12 Text mining with sparklyr

12.0.1 Data source

For this example, there are two files that will be analyzed. They are both the full works of Sir Arthur Conan Doyle and Mark Twain. The files were downloaded from the Gutenberg Project site via the gutenbergr package. Intentionally, no data cleanup was done to the files prior to this analysis. See the appendix below to see how the data was downloaded and prepared.
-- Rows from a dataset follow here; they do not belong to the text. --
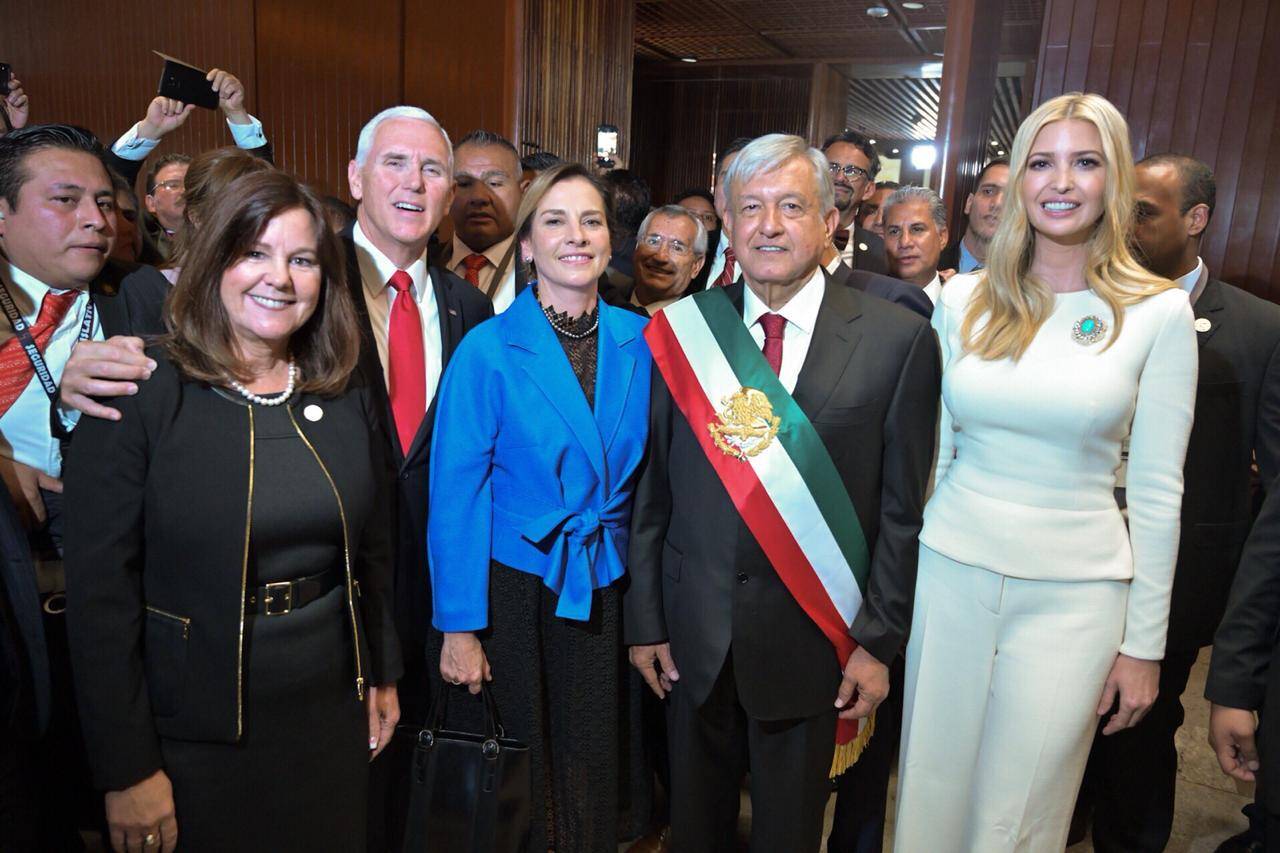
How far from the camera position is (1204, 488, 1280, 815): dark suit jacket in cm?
127

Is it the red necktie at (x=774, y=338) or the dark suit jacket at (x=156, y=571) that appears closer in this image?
the dark suit jacket at (x=156, y=571)

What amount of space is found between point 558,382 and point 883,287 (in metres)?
0.78

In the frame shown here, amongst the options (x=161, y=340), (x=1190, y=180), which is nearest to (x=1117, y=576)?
(x=1190, y=180)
readLines("/usr/share/bonus/arthur_doyle.txt", 30) 

12.1 Data Import

  1. Open a Spark session
library(sparklyr)
library(dplyr)

conf <- spark_config()
conf$`sparklyr.cores.local` <- 4
conf$`sparklyr.shell.driver-memory` <- "8G"
conf$spark.memory.fraction <- 0.9

sc <- spark_connect(master = "local", config = conf,version = "2.0.0")
  1. The spark_read_text() is a new function which works like readLines() but for sparklyr. Use it to read the mark_twain.txt file into Spark.
twain_path <- paste0("file:///usr/share/bonus/mark_twain.txt")
twain <-  spark_read_text(sc, "twain", twain_path) 
  1. Read the arthur_doyle.txt file into Spark
doyle_path <-  paste0("file:///usr/share/bonus/arthur_doyle.txt")
doyle <-  spark_read_text(sc, "doyle", doyle_path) 

12.2 Prepare the data

  1. Use sdf_bind_rows() to append the two files together
all_words <- doyle %>%
  mutate(author = "doyle") %>%
  sdf_bind_rows({
    twain %>%
      mutate(author = "twain")
  }) %>%
  filter(nchar(line) > 0)
  1. Use Hive’s regexp_replace to remove punctuation
all_words <- all_words %>%
  mutate(line = regexp_replace(line, "[_\"\'():;,.!?\\-]", " ")) 
  1. Use ft_tokenizer() to separate each word.
all_words <- all_words %>%
    ft_tokenizer(input.col = "line",
               output.col = "word_list")

head(all_words, 4)
  1. Remove “stop words” with the ft_stop_words_remover() transformer
all_words <- all_words %>%
  ft_stop_words_remover(input.col = "word_list",
                        output.col = "wo_stop_words")

head(all_words, 4)
  1. Un-nest the tokens with explode
all_words <- all_words %>%
  mutate(word = explode(wo_stop_words)) %>%
  select(word, author) %>%
  filter(nchar(word) > 2)
  
head(all_words, 4)
  1. Cache the all_words variable using compute()
all_words <- all_words %>%
  compute("all_words")

12.3 Data Analysis

  1. Words used the most by author
word_count <- all_words %>%
  group_by(author, word) %>%
  tally() %>%
  arrange(desc(n)) 
  
word_count
  1. Figure out which words are used by Doyle but not Twain
doyle_unique <- filter(word_count, author == "doyle") %>%
  anti_join(filter(word_count, author == "twain"), by = "word") %>%
  arrange(desc(n)) %>%
  compute("doyle_unique")

doyle_unique
  1. Use wordcloud to visualize the data in the previous step
doyle_unique %>%
  head(100) %>%
  collect() %>%
  with(wordcloud::wordcloud(
    word, 
    n,
    colors = c("#999999", "#E69F00", "#56B4E9","#56B4E9")))
  1. Find out how many times Twain used the word “sherlock”
all_words %>%
  filter(author == "twain",
         word == "sherlock") %>%
  tally()
  1. Against the twain variable, use Hive’s instr and lower to make all ever word lower cap, and then look for “sherlock” in the line
twain %>%
  mutate(line = lower(line)) %>%
  filter(instr(line, "sherlock") > 0) %>%
  pull(line)

Most of these lines are in a short story by Mark Twain called A Double Barrelled Detective Story. As per the Wikipedia page about this story, this is a satire by Twain on the mystery novel genre, published in 1902.

spark_disconnect(sc)